Hagamos una pausa llinasesca para señalar que la película incluye una escena de otra, hecha también por encargo, en la que Siam aparece literalmente como Mefistófeles. Como ya sabemos por notas previas de Mariano, esa metáfora suya es insistente: el “Cine Nacional” como “gran Satán” (según una nota suya en Revista de cine) es resistido como esa tentación diabólica que también atribuye a la “industria”, y sabemos cuál es la relación de Llinás con el cine industrial (nacional o internacional): aceptar la paga (como guionista) para mantener su independencia (como director). Otra clara forma de evocar y evitar el destino paterno, que la nota de Gioffre asimila también, a su modo, al destino nacional: “Una vida de dandy dispendioso y superficial (…) en una suerte de vertiginosa bulimia” en la que “le entraban y salían carradas de dinero”, que no hacían sino acentuar el “tedium vitae”, hasta que “en uno de los recodos de ese tren fantasma, tropezó (…): chocó con un camión y debieron amputarle un brazo” (resumamos así el oprobioso relato que hace la nota sobre las circunstancias del accidente, y de cómo enrostra que luego Llinás “volvió a trabajar en la Siam, en la que siguió incluso cuando en 1972 los Di Tella se desentendieron y se la entregaron a los militares”). No contento con esto, Gioffre agrega que “unos años después sufrió una segunda mutilación” cuando murió su hijo mayor. Y agrega, como un Borges de pacotilla: “Como en una revelación, entendió que había despilfarrado veinte años de su vida y decidió cortar con ese atajo tan brilloso como estéril: volvió a la literatura, a la que se dedicó hasta su muerte”.
Todo el relato biográfico sólo viene a cuento para establecer que “esta historia privada se entreteje con nuestra historia nacional y la ilumina con la potencia de un teorema”, ya que “La Argentina también tuvo su período de autenticidad entre 1880 y 1943 (…). Es la época en que nace justamente la empresa Siam Di Tella, fundada por uno de esos inmigrantes italianos que llegaron a la Argentina con deseos de trabajar e industrializar –en serio– el país. (…) Pero el país, como Llinás, también tuvo su etapa de inautenticidad cuando los argentinos a partir de 1943 decidieron dilapidar todo lo que se había acumulado en los 60 años anteriores.

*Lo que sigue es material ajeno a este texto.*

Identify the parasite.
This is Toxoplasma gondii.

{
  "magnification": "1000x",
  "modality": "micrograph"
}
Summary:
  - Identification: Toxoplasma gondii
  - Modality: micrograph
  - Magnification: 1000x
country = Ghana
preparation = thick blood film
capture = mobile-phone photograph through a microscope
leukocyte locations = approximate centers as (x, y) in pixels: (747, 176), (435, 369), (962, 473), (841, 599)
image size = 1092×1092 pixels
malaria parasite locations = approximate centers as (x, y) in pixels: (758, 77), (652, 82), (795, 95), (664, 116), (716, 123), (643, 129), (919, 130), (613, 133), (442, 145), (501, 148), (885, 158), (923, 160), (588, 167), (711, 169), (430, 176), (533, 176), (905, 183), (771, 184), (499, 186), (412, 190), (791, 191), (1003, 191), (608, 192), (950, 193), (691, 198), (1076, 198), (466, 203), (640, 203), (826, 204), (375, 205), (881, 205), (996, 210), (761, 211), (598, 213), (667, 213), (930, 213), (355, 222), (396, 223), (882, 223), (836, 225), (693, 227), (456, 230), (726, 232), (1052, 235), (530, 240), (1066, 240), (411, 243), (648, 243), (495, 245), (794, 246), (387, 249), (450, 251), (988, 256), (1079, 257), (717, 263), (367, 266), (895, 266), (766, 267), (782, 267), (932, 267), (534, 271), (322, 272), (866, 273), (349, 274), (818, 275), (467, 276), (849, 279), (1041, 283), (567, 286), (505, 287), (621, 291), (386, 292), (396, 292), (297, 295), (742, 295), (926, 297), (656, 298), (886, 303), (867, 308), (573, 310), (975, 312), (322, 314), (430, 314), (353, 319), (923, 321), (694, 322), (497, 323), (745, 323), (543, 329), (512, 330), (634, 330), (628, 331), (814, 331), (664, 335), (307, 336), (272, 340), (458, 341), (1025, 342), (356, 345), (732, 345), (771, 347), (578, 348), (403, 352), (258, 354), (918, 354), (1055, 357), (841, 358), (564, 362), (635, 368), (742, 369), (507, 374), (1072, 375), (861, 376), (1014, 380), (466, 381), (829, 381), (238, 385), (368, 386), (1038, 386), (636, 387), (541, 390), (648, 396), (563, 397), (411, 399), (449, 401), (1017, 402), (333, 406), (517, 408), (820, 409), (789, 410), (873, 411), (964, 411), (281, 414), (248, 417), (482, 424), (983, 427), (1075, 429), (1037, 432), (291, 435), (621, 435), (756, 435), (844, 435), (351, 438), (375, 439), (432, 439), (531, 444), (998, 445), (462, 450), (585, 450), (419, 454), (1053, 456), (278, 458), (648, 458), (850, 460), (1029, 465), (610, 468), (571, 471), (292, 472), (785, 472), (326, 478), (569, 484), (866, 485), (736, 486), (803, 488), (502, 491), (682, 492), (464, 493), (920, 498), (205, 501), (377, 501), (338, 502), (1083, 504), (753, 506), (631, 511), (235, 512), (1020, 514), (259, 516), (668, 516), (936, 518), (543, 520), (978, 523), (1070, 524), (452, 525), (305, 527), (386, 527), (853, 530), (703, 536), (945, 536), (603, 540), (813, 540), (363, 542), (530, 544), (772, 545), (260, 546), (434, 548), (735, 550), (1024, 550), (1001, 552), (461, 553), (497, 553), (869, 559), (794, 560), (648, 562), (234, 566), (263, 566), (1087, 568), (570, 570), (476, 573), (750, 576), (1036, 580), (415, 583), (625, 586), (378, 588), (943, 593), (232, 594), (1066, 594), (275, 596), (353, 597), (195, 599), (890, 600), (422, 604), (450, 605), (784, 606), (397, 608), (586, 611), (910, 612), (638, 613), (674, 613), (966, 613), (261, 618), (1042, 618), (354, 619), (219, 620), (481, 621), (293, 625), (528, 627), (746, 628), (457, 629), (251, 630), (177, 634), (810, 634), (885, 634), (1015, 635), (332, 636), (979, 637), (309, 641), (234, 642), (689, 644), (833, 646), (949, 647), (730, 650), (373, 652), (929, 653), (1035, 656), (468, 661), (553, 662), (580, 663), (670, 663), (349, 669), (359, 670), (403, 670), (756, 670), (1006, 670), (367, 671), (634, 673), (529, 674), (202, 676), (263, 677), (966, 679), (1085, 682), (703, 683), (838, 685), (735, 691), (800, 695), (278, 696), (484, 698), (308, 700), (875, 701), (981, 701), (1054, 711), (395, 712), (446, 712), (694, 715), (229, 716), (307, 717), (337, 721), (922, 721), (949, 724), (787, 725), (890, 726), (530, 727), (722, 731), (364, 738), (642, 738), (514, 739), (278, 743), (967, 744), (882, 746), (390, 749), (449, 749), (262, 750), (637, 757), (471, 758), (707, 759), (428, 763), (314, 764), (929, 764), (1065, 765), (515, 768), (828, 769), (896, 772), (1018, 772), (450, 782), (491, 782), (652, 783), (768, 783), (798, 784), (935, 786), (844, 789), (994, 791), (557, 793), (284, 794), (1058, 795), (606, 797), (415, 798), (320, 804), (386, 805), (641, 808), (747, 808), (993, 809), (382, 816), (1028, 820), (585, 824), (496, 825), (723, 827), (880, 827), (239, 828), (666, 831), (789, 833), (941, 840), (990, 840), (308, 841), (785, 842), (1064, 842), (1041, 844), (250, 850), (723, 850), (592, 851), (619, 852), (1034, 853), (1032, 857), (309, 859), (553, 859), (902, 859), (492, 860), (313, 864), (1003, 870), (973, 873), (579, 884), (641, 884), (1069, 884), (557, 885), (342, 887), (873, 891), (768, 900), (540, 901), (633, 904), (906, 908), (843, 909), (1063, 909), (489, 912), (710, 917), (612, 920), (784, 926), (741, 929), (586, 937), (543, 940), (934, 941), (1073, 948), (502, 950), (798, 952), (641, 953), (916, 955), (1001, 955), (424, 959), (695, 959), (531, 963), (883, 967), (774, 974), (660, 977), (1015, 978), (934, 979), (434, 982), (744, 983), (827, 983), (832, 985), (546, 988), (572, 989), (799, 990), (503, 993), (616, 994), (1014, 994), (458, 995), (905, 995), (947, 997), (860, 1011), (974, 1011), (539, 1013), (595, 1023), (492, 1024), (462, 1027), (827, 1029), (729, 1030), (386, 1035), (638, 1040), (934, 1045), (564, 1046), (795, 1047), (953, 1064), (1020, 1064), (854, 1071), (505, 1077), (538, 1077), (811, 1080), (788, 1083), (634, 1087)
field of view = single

No es que no hubiera problemas ni que fueran innecesarias ciertas correcciones, es que el peronismo adoptó las soluciones equivocadas”.
Hasta aquí llega la glosa de Llinás en la película, sin detenerse a analizar la pobre argumentación que despliega Gioffre para justificar su historización, que obviamente coincide con lo que puede leerse a diario en La Nación y escucharse (no sólo) en ese ambiente “snob de barrio norte” al que Llinás teme al inicio de la película: “Esta peripecia demagógica, todo un país viviendo por arriba de sus posibilidades, no ha parado de crecer. (…) Una ortopedia cultural oculta pero poderosa convenció a enormes capas sociales de que siempre es posible alargar la fiesta: ¡basta la voluntad política!”. Ante esto, sólo “parece haber una pedagogía eficaz tan solo en la catástrofe. ¿Necesitaremos también ahora graves amputaciones para despertar de nuestros ensueños dogmáticos y abrirnos al tercer acto?”, dice (amenaza, como toda nuestra derecha en esta campaña presidencial 2023).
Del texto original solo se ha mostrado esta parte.